> [Goal of the exercise]: The reply is to be an exact repetition of the entries that follow, with each picture left out.
****
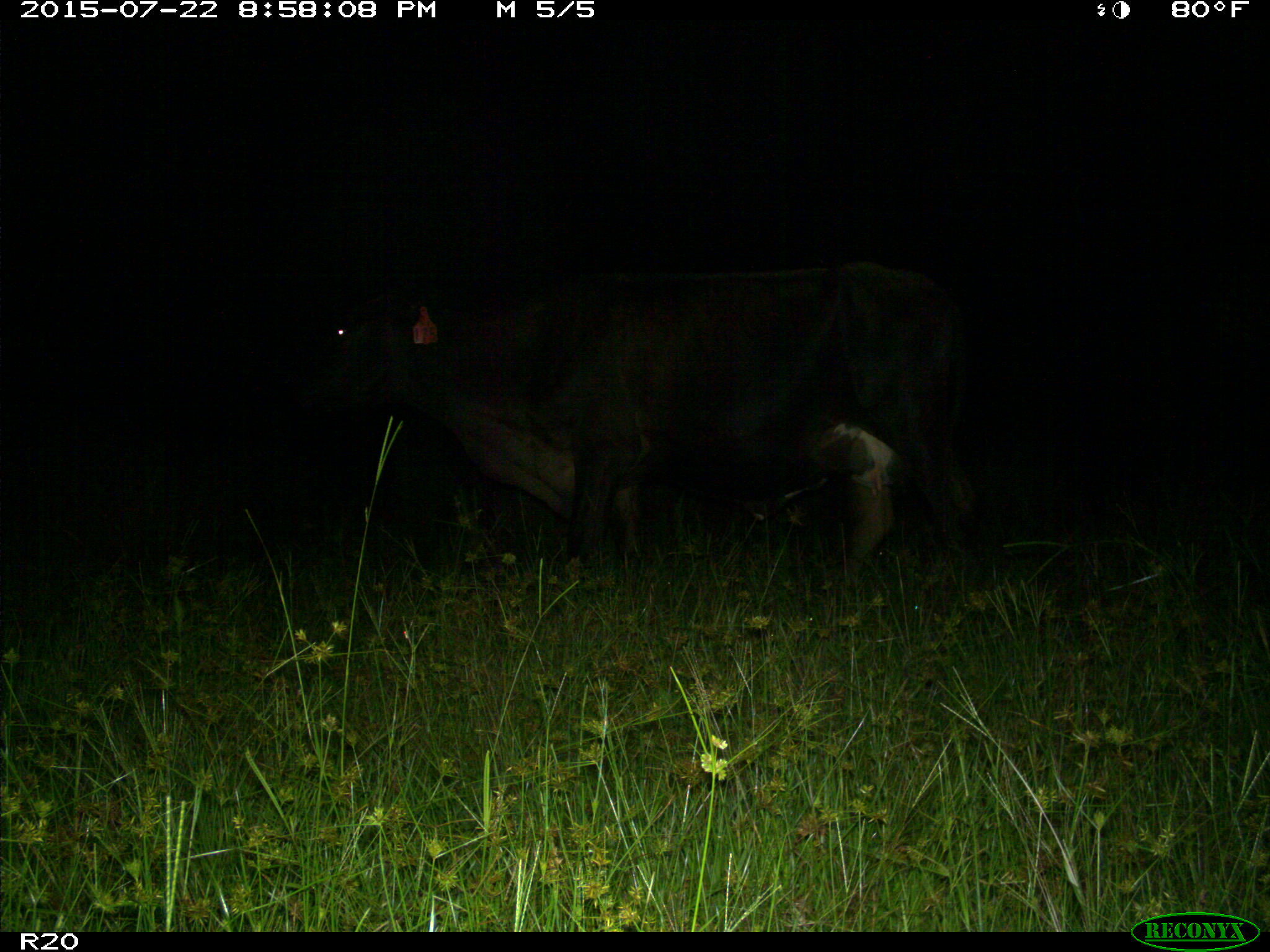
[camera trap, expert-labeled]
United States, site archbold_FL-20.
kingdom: Animalia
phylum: Chordata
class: Mammalia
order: Artiodactyla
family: Bovidae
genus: Bos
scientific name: Bos taurus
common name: domestic cow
Bos taurus (domestic cow).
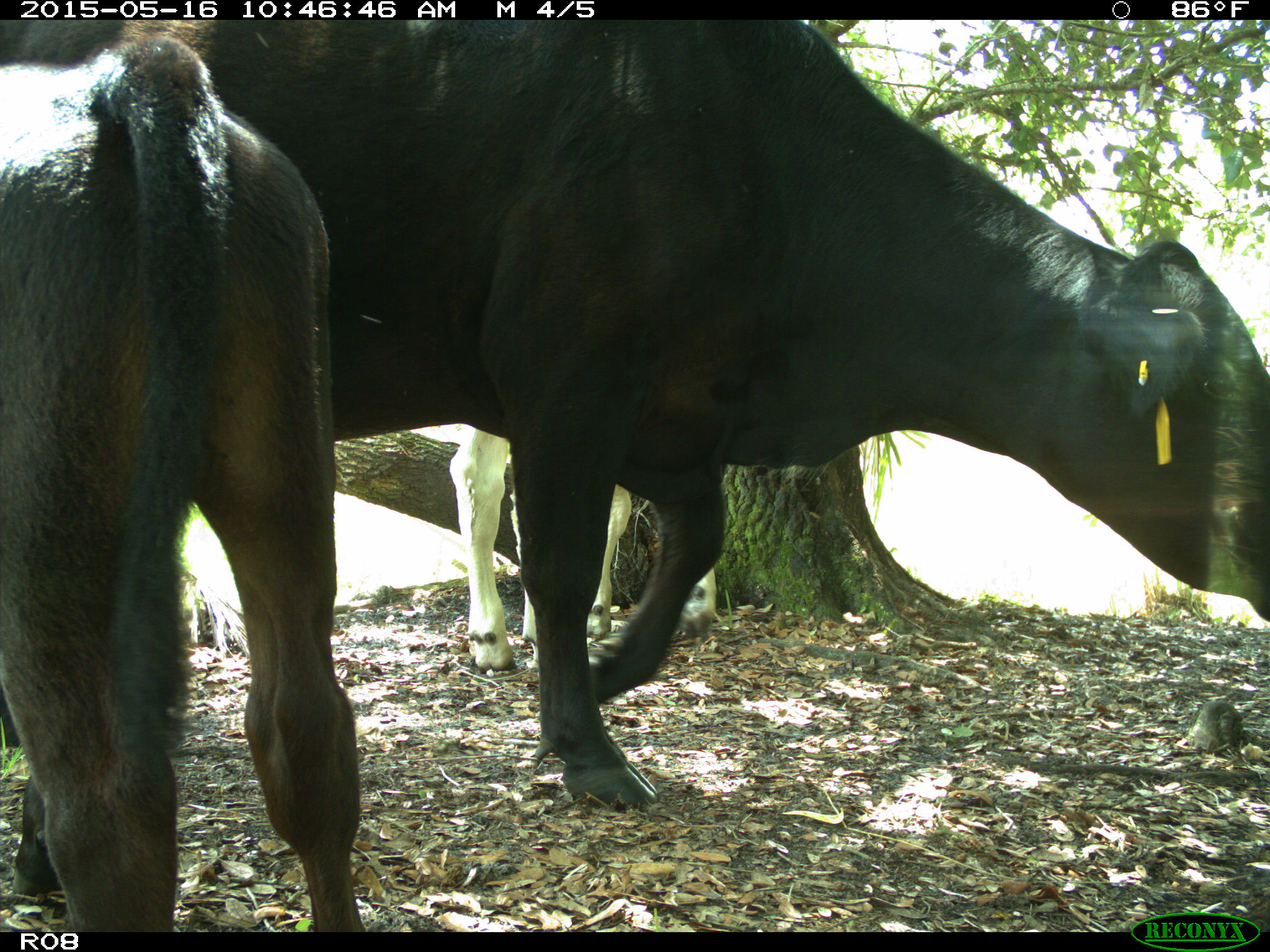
****
> [Answer to this problem]:
[camera trap, expert-labeled]
United States, site archbold_FL-20.
kingdom: Animalia
phylum: Chordata
class: Mammalia
order: Artiodactyla
family: Bovidae
genus: Bos
scientific name: Bos taurus
common name: domestic cow
Bos taurus (domestic cow).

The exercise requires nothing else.